*ЦЕЛЬ ЗАДАНИЯ 1*
Выпишите из текста о христианском учении о человеческой природе все ссылки на места Библии.
*ЦЕЛЬ ЗАДАНИЯ 2*
После кого, согласно тексту о христианском учении о человеческой природе, аскетизм обрел еще большее влияние?

*ТЕКСТ ДЛЯ РАБОТЫ*
**********

Христианское учение о человеческой природе
В Новом Завете мы видим противопоставление «плоти» и того, что часто переводится как «дух». Это противопоставление приписывается самому Иисусу (Ин. 3, 5-6). Понятно желание истолковать его в философских терминах дуализма в смысле различения бестелесной души и физического тела. Но надо остерегаться того, чтобы вычитывать греческие (или более современные) идеи в Библии. Различение духа и плоти, которое мы находим у апостола Павла (Рим. 8:1-12), имеет отношение скорее не к сознанию и материи, а к той части человека, которая может быть воскрешена, и той, которая воскрешена быть не может. Другое искушение касается отождествления «плоти» с нашей биологической природой — нашими телесными желаниями, прежде всего
сексуальностью — и усмотрения в противопоставлении плоти и духа другого варианта платонического конфликта вожделения, духа и разума (обратите внимание на другое использование слова «дух»). Однако отождествление различения добра и зла с различением нашей ментальной и физической природы стало бы явной ошибкой в интерпретации христианской концепции человеческой природы. Представление о том, что наши сексуальные желания по своей сути дурны, в наши дни не поддерживается христианской теологией, хотя следует признать, что такой аскетизм оказал сильное влияние на развитие и популяризацию христианства. На него намекает апостол Павел (см. 1 Кор. 7:25-40, где утверждается, что целибат лучше супружества), и еще большее влияние он обрел после Августина.

**********

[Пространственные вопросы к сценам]

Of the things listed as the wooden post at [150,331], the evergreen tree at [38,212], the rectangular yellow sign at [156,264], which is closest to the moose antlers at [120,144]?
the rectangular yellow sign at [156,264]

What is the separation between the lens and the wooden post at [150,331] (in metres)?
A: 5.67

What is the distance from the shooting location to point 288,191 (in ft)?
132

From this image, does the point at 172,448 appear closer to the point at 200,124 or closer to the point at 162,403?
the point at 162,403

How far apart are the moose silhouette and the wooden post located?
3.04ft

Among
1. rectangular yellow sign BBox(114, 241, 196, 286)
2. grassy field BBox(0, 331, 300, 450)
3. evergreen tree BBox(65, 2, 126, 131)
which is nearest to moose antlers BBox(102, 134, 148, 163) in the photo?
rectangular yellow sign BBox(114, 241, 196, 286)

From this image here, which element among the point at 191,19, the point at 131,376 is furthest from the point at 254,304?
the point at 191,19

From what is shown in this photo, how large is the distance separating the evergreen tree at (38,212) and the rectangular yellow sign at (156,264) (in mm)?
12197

**********

*ИТОГ УПРАЖНЕНИЯ 1*
Ин. 3, 5-6; Рим. 8:1-12; 1 Кор. 7:25-40

*ИТОГ УПРАЖНЕНИЯ 2*
После Августина.